## Work order
Reproduce each of the entries below word for word, leaving out the pictures.

## Supplied entries
◆ ◆ ◆ ◆

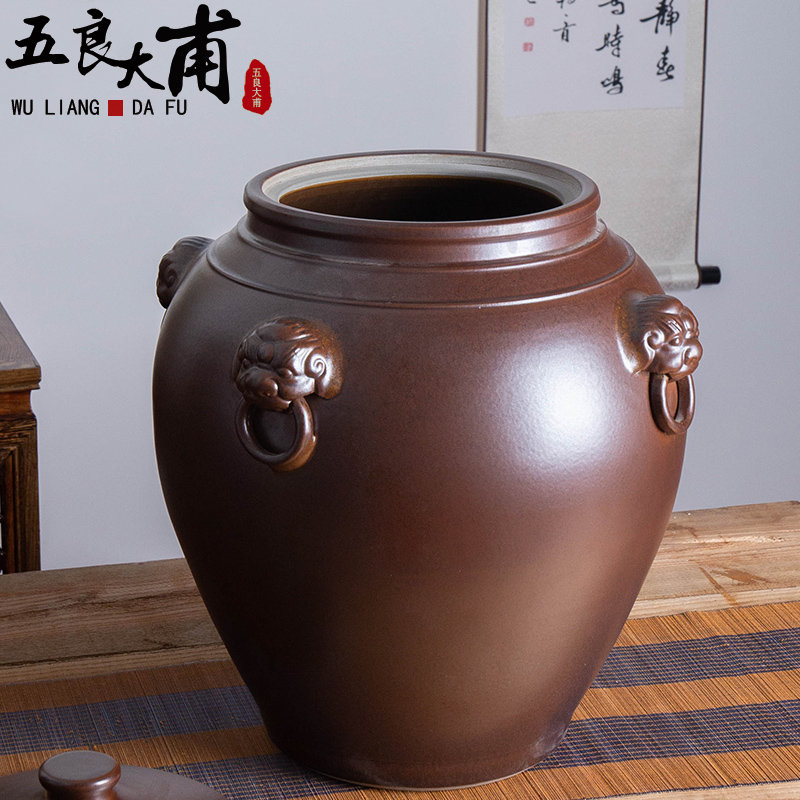 Jingdezhen ceramic it barrel household 50 kg 100 installed with cover face antique tea cylinder seal cylinder storage tank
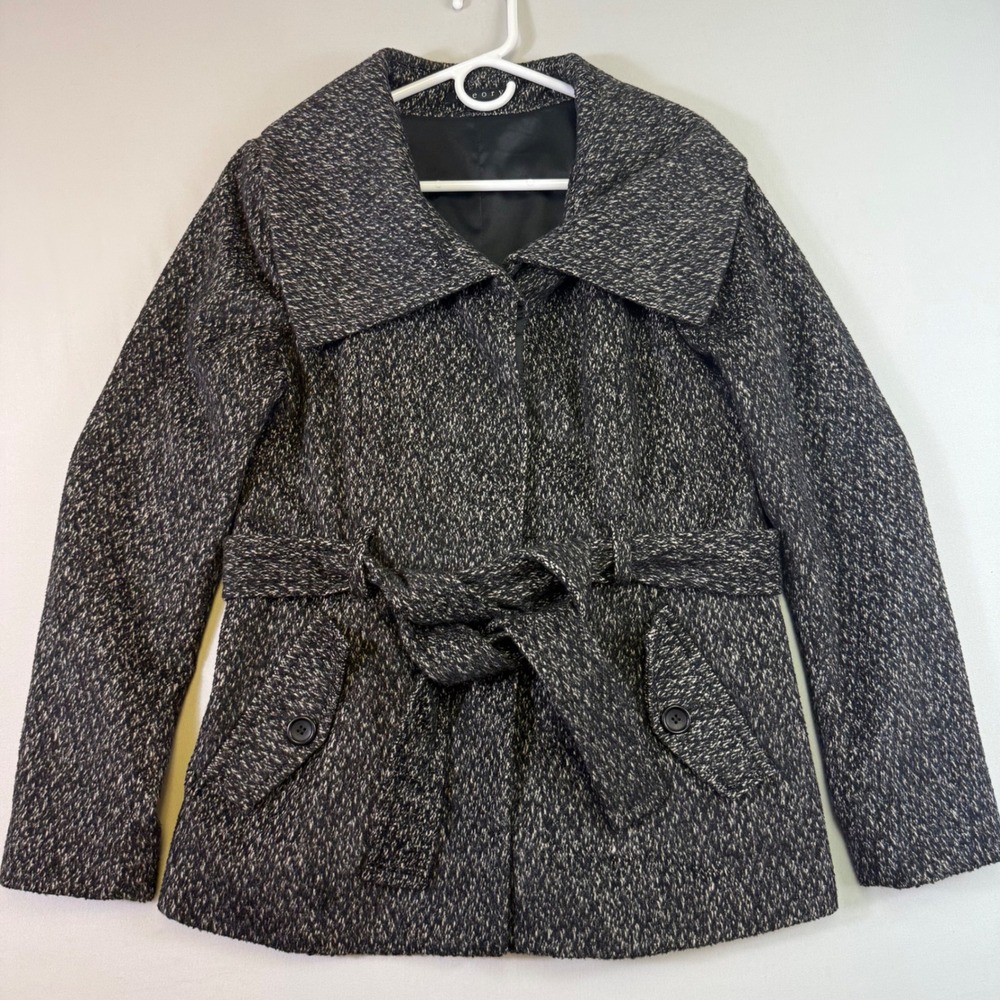 Theory Jacket Womens Large Black White Wool Silk Angora Blend Belted Peacoat EUC
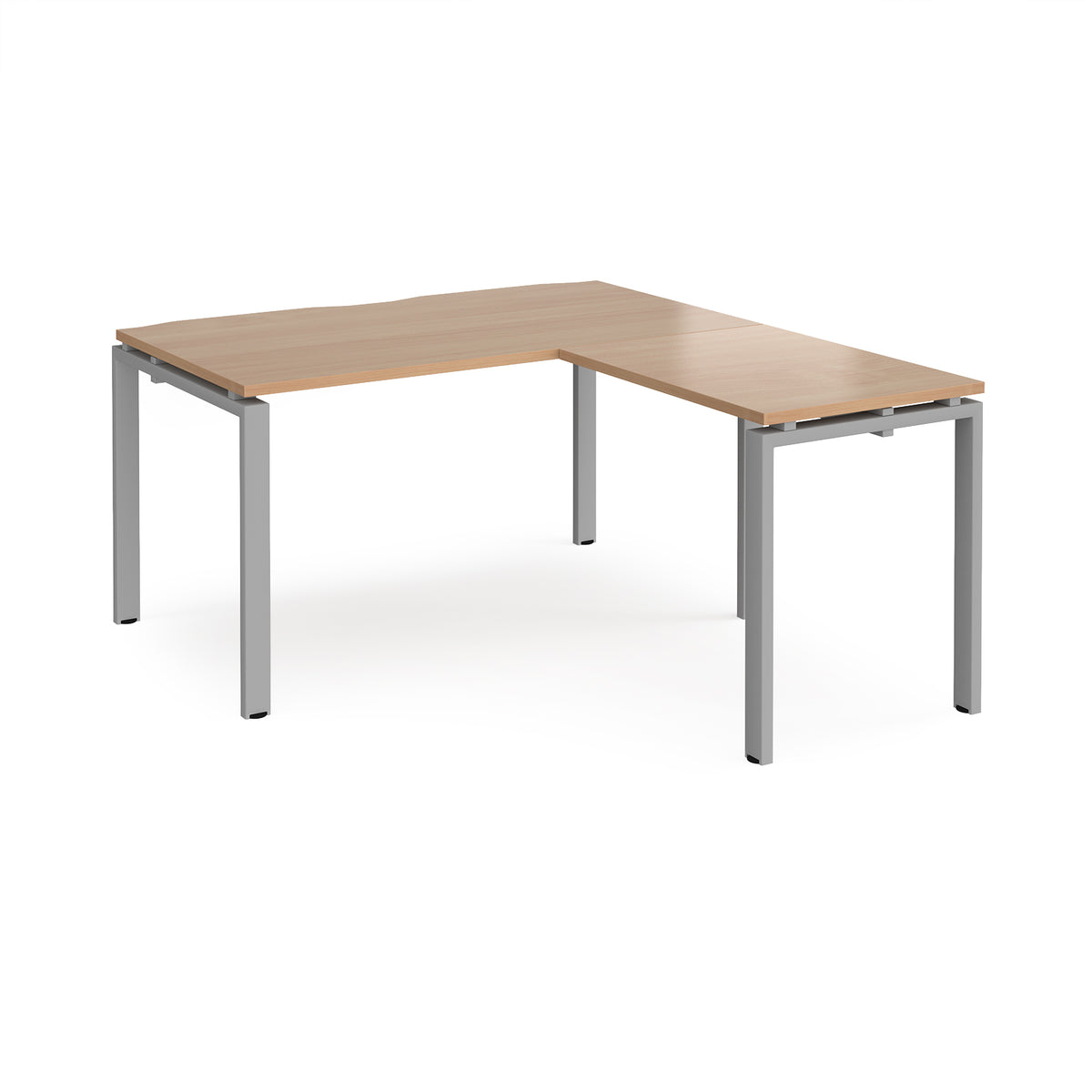 Adapt desk 1400mm x 800mm with 800mm return desk - silver frame, Beech top - view 1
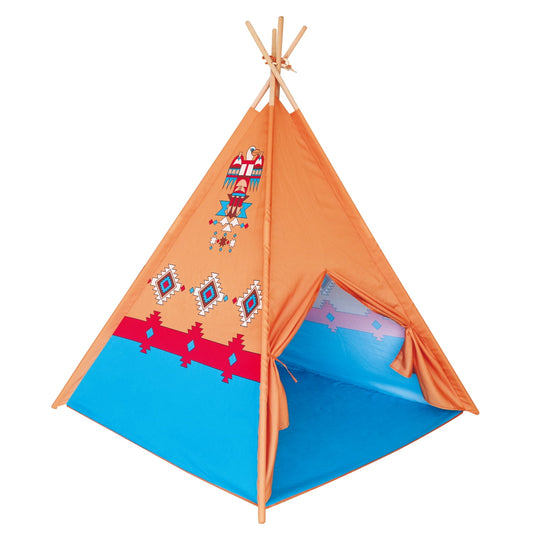 POCO DIVO Eagle Teepee Indian Tribe Tent Canvas Finish Kids Indoor Playhouse Children Outdoor Play Toy Tipi with Wood Poles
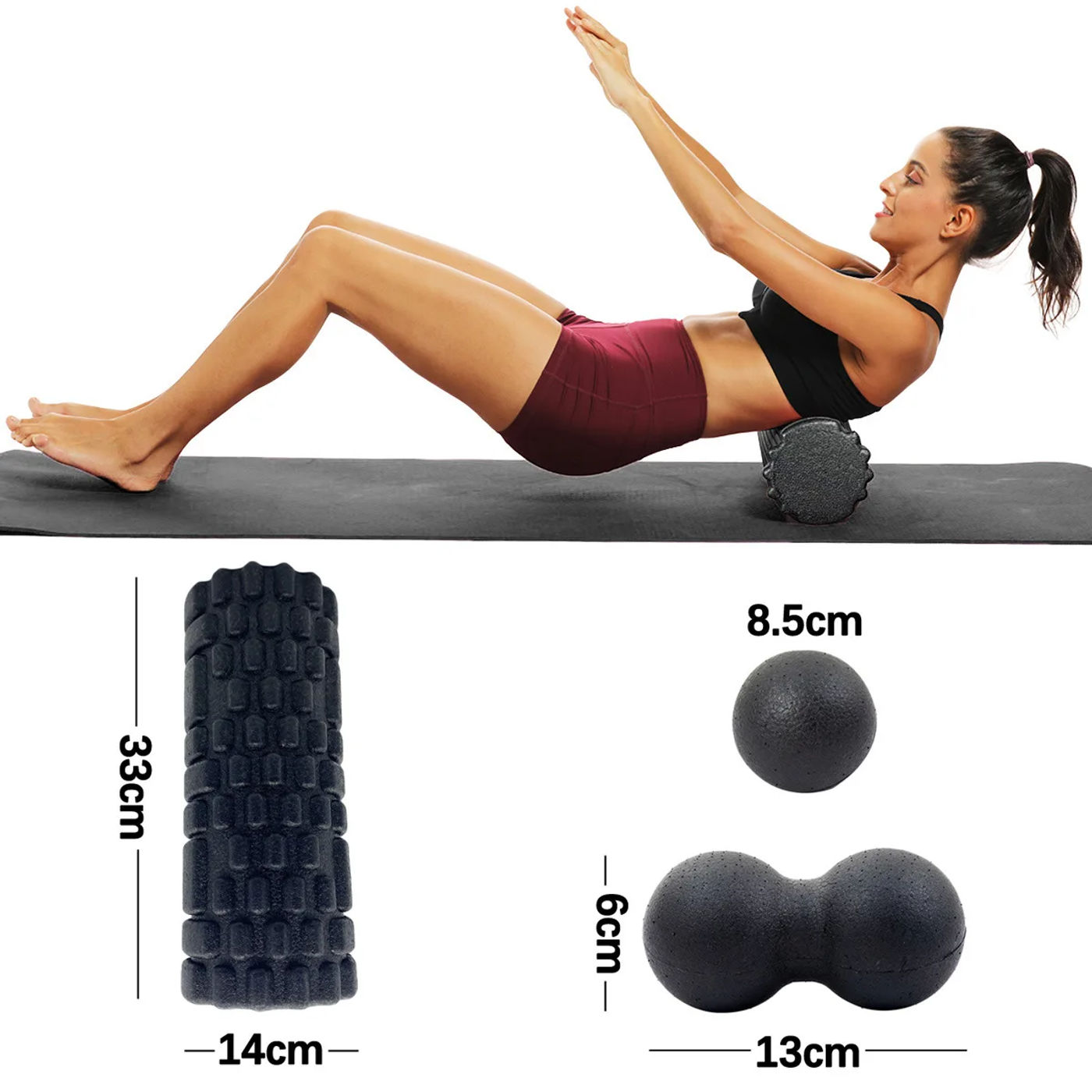 Description Picture 3 of item3Pcs Yoga Roller Massage Peanut Ball Set EPP Fitness Foam Column For Back Pain Legs Hip Deep Tissue Stretching Gym Muscle Relax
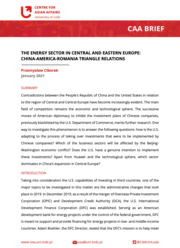 Pierwsza strona opracowania CAA Brief z czerwonym logiem Ośrodka Spraw Azjatyckich w lewym górnym rogu, pod którym znajduje się czerwony pasek z napisem "CAA Brief" a pod nim czarny tekst na białej stronie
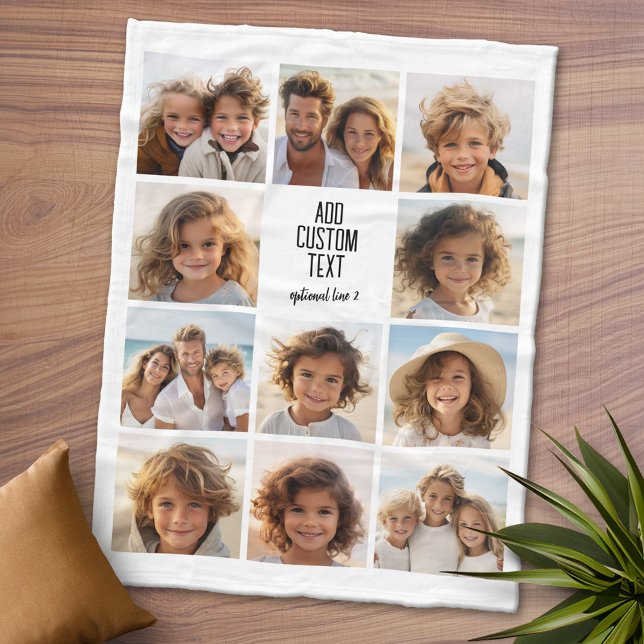 FotoCollage - 11 Bilder mit Textblock 2 Zeilen Fleecedecke (Personalized Fleece Blanket - Add Photos and Text or Customize completely in advanced design area)
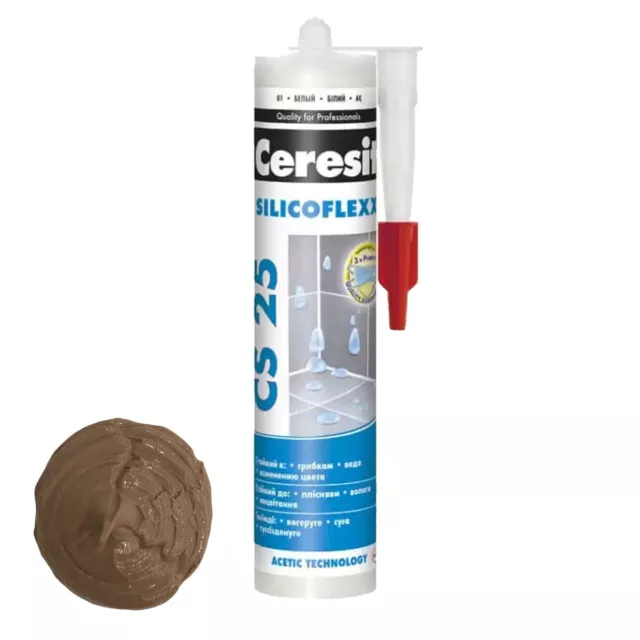 Joint Mastic D'Étanchéité Ceresit CS25 Silicone pour Sanitaires Noyer Par 280ml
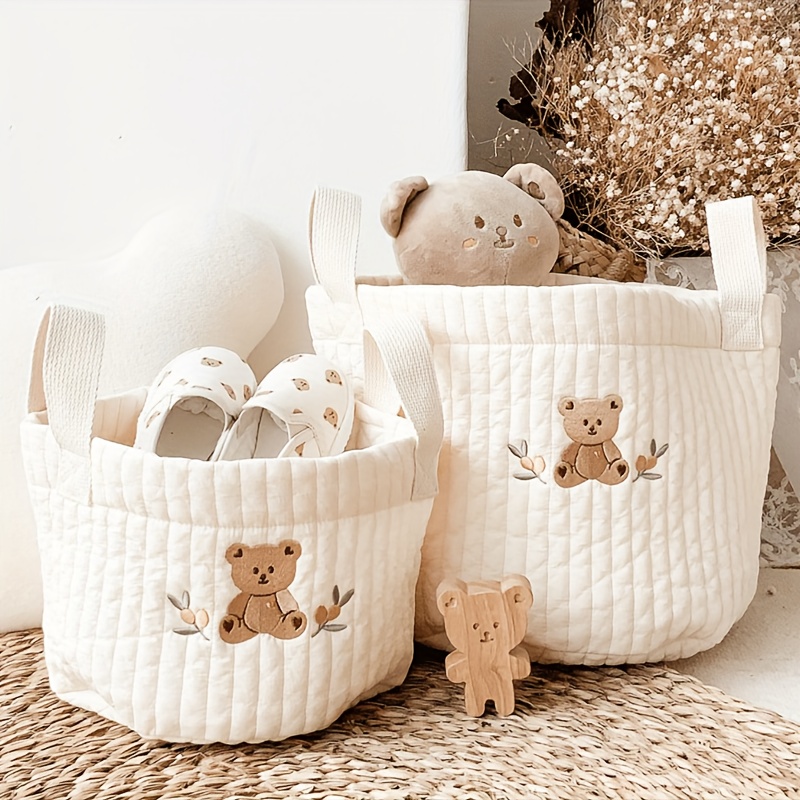 

1 Set Cute Bear Baby Diaper Storage Basket - Embroidered Nappy Organizer For Newborns, Toys, And Supplies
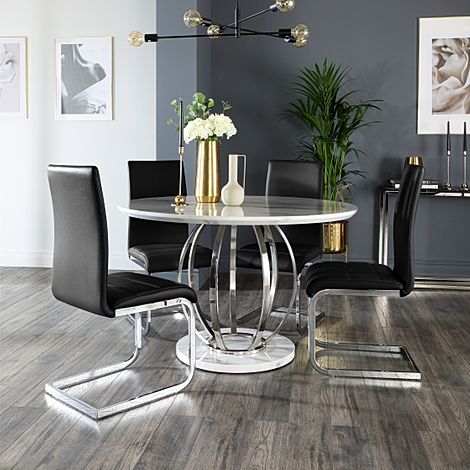 Savoy Round Dining Table & 4 Perth Chairs, White Marble Effect & Chrome, Black Classic Faux Leather, 120cm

◆ ◆ ◆ ◆

## Solution to this problem
 Jingdezhen ceramic it barrel household 50 kg 100 installed with cover face antique tea cylinder seal cylinder storage tank
 Theory Jacket Womens Large Black White Wool Silk Angora Blend Belted Peacoat EUC
 Adapt desk 1400mm x 800mm with 800mm return desk - silver frame, Beech top - view 1
 POCO DIVO Eagle Teepee Indian Tribe Tent Canvas Finish Kids Indoor Playhouse Children Outdoor Play Toy Tipi with Wood Poles
 Description Picture 3 of item3Pcs Yoga Roller Massage Peanut Ball Set EPP Fitness Foam Column For Back Pain Legs Hip Deep Tissue Stretching Gym Muscle Relax
 Pierwsza strona opracowania CAA Brief z czerwonym logiem Ośrodka Spraw Azjatyckich w lewym górnym rogu, pod którym znajduje się czerwony pasek z napisem "CAA Brief" a pod nim czarny tekst na białej stronie
 FotoCollage - 11 Bilder mit Textblock 2 Zeilen Fleecedecke (Personalized Fleece Blanket - Add Photos and Text or Customize completely in advanced design area)
 Joint Mastic D'Étanchéité Ceresit CS25 Silicone pour Sanitaires Noyer Par 280ml

1 Set Cute Bear Baby Diaper Storage Basket - Embroidered Nappy Organizer For Newborns, Toys, And Supplies
 Savoy Round Dining Table & 4 Perth Chairs, White Marble Effect & Chrome, Black Classic Faux Leather, 120cm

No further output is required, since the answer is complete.